Para transformar México hay que restaurar la presidencia imperial, sostienen el nuevo PRI y sus apologistas. No importa el desaseo parlamentario, ni llenar la Constitución de parches e incongruencias, ni hacer votar a los legisladores dictámenes que desconocen, ni que el país se crispe aún más. Lo central es cumplir con las instrucciones del hombre de Los Pinos.
Presidencia imperial fue un concepto acuñado por Arthur Schlesinger Jr, historiador y asistente especial del presidente John F. Kennedy, en un libro del mismo nombre, que le hizo ganar el Premio Pulitzer. Enrique Krauze lo utilizó tiempo después para describir la naturaleza del presidencialismo mexicano bajo el reinado del PRI.

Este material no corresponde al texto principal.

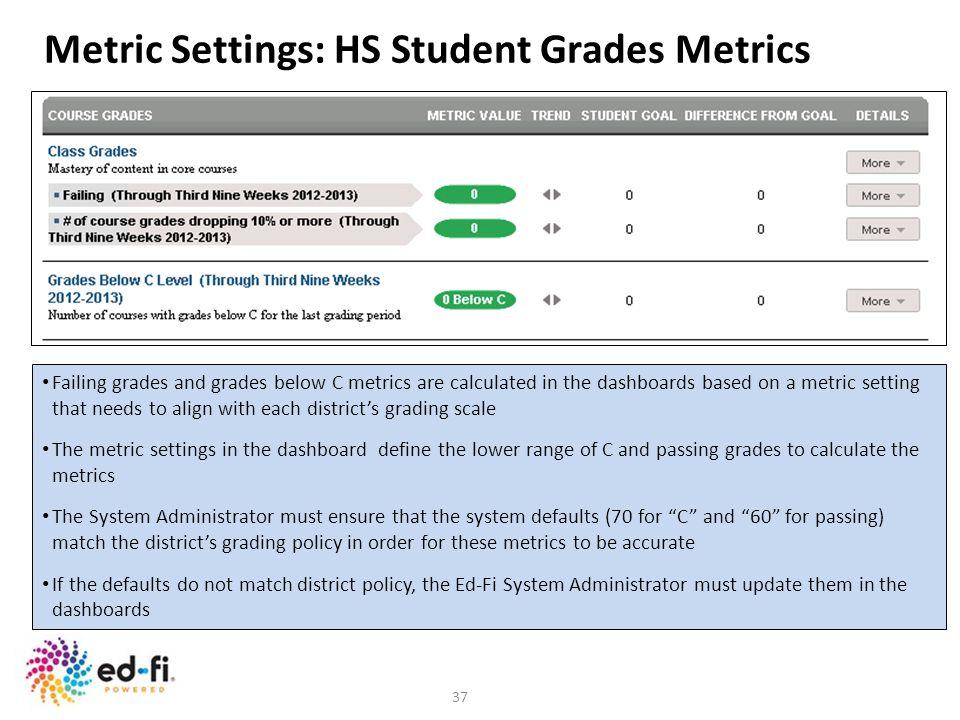 Metric Settings: HS Student Grades Metrics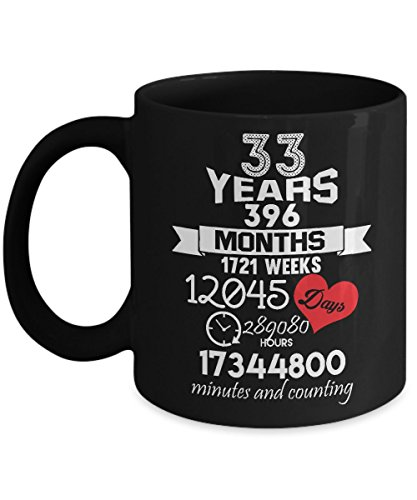 Anniversary Gift 33rd - 33 years Wedding Marriage mug ideas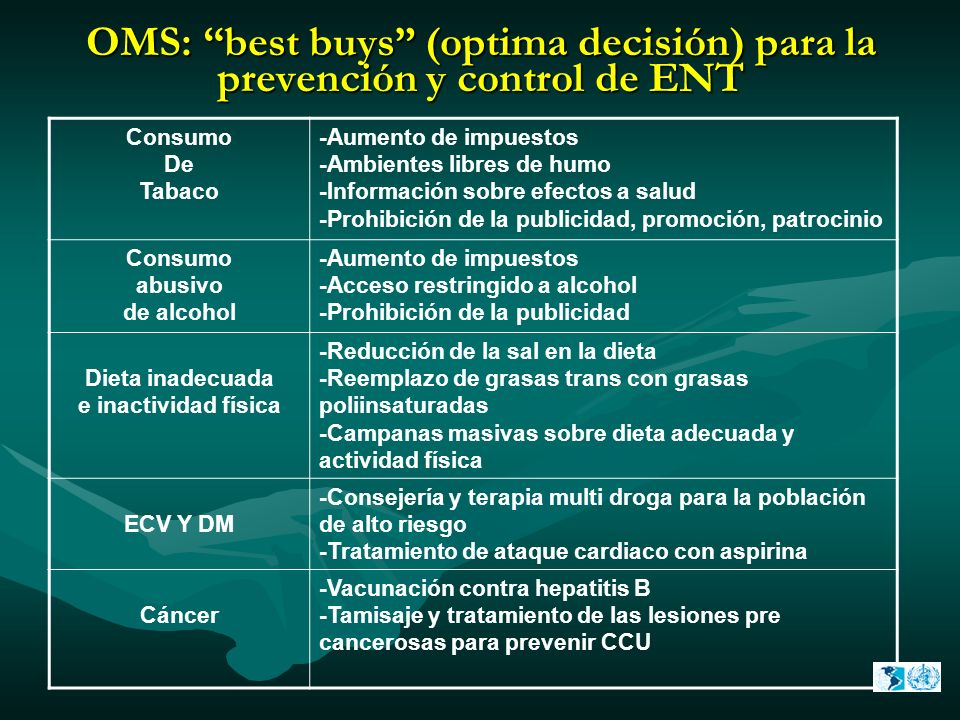 OMS: best buys (optima decisión) para la prevención y control de ENT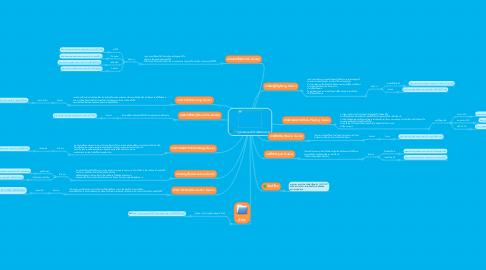 Mind Map: รูปเเบบเเละประเภทของเกม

Durante 2013, el Ejecutivo ha ido controlando todos y cada uno de los hilos de poder. La lista es enorme. Ha sometido a los otros poderes de la unión a su conducción, disciplinado a los gobernadores, decidido quiénes son los dirigentes de los partidos de oposición con quienes tratará, centralizado aspectos medulares del gasto público para definir quiénes hacen o no negocios, encarcelado a líderes sindicales oficialistas, recentralizado las plazas del sector educativo que eran responsabilidad de los estados y concentrado la adquisición de medicamentos para el sector público.
Desde arriba, sin consulta, la nueva presidencia imperial decidió cambiar el país. Puso a México, aún más, a girar en la órbita imperial estadunidense. Canceló conquistas sociales básicas en el terreno laboral y educativo. Abrió a los poderes fácticos empresariales la puerta para definir la agenda educativa nacional y para participar en el reparto de la renta petrolera.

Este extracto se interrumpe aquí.